Despite our constant temptation to make Swedish chef jokes, we were welcomed into Sweden with the gracious charm that seems to characterize all of the Scandinavian people. For this shore adventure, Grandma joined the party. The boys helped keep her in line.
Like everyone else in northern Europe during our trip, the Swedes were enjoying long daylight hours and though the temperatures weren’t as warm as they would have liked, we were nonetheless charmed by the beauty of it all. Our trip to Sweden found us docking at a southern harbor town, Nynashmn, and then driving 58 km north to Stockholm. The drive was pretty and I enjoyed the views of the Swedish countryside. The city itself is built on a series of islands that lie at the juncture between the Baltic Sea and Lake Malaren. Our tour guide took us to a spot which afforded us a lovely overview of the city and our first view of it was splendid.

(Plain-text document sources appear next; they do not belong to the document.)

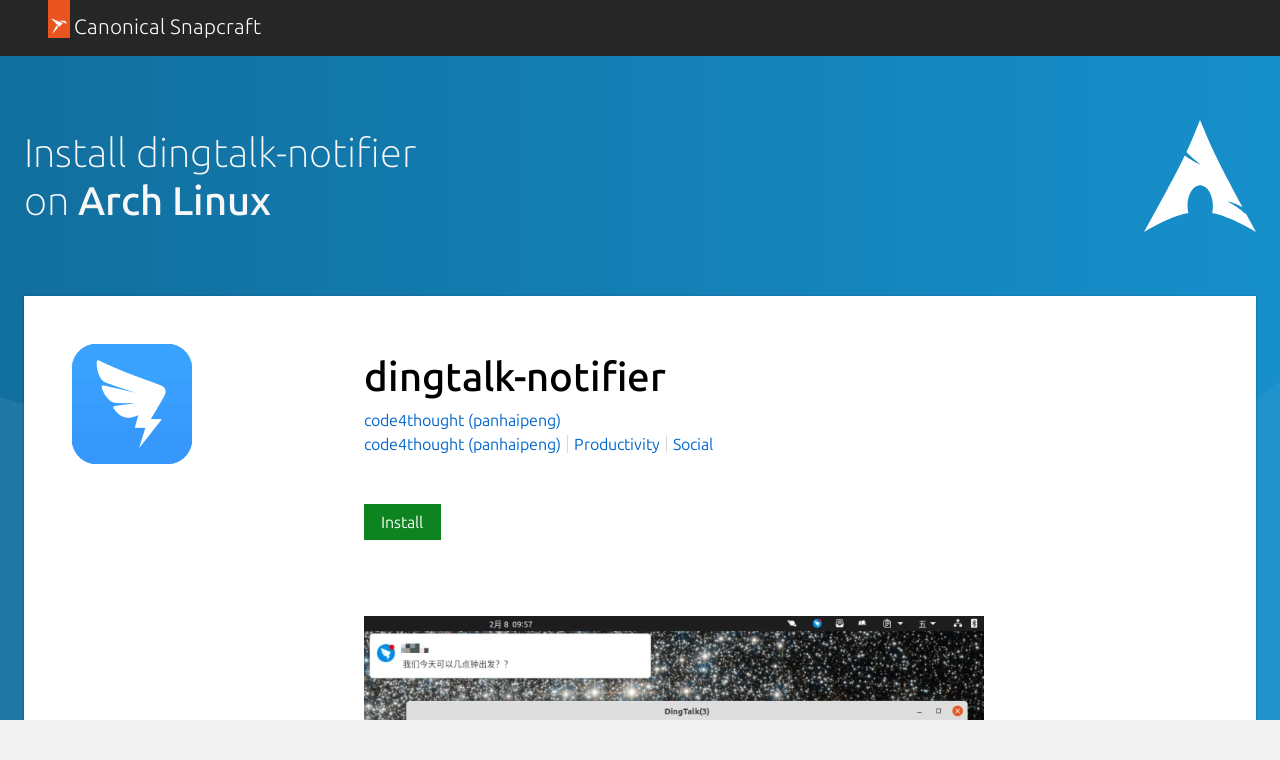

--- FILE ---
content_type: image/svg+xml
request_url: https://res.cloudinary.com/canonical/image/fetch/f_svg,q_auto,fl_sanitize,w_126/https%3A%2F%2Fassets.ubuntu.com%2Fv1%2Fd1dabe71-Distro_Logo_ArchLinux_White.svg
body_size: 50
content:
<svg xmlns="http://www.w3.org/2000/svg" xmlns:xlink="http://www.w3.org/1999/xlink" width="500" height="500"><g fill="none" fill-rule="evenodd"><g fill="#fff" fill-rule="nonzero"><path d="M249.95 0c-22.26 54.562-35.68 90.253-60.46 143.19 15.19 16.11 33.84 34.86 64.13 56.04-32.56-13.4-54.77-26.85-71.37-40.81C150.53 224.59 100.84 318.85 0 500c79.256-45.75 140.69-73.95 197.95-84.71a144.695 144.695 0 0 1-3.76-33.94l.09-2.54c1.26-50.77 27.67-89.81 58.96-87.16s55.62 45.98 54.36 96.75c-.24 9.55-1.32 18.74-3.2 27.26C361.04 426.74 421.82 454.87 500 500c-15.42-28.38-29.18-53.96-42.32-78.32-20.7-16.04-42.29-36.91-86.32-59.51 30.27 7.86 51.94 16.93 68.83 27.07C306.59 140.54 295.77 107.5 249.95 0z"/></g></g></svg>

The Swedes are proud of of the Nobel Prizes they award each year and our tour took us to the museum created to commemorate the history of the prize. The square outside the Nobel Prize Museum in the old town (called Gamla Stan) was a lovely example of the city’s architecture and history.
As we left the museum and walked up the block toward our bus, we happened upon the changing of the guard at the Royal Palace of Stockholm.
After lunch, we visited the Stockholm City Hall, a lovely 19th century building where some of the Nobel Prize ceremonies are held (the peace prize is awarded in Oslo, Norway). The building is rather splendid.
City Hall is built alongside the water and the view from the promenade was lovely.
All in all, I found Stockholm to be a lovely city. Our tour guide explained that the city was sometimes called the Venice of the North because of the river and islands that dot the city landscape. It was certainly awfully lovely.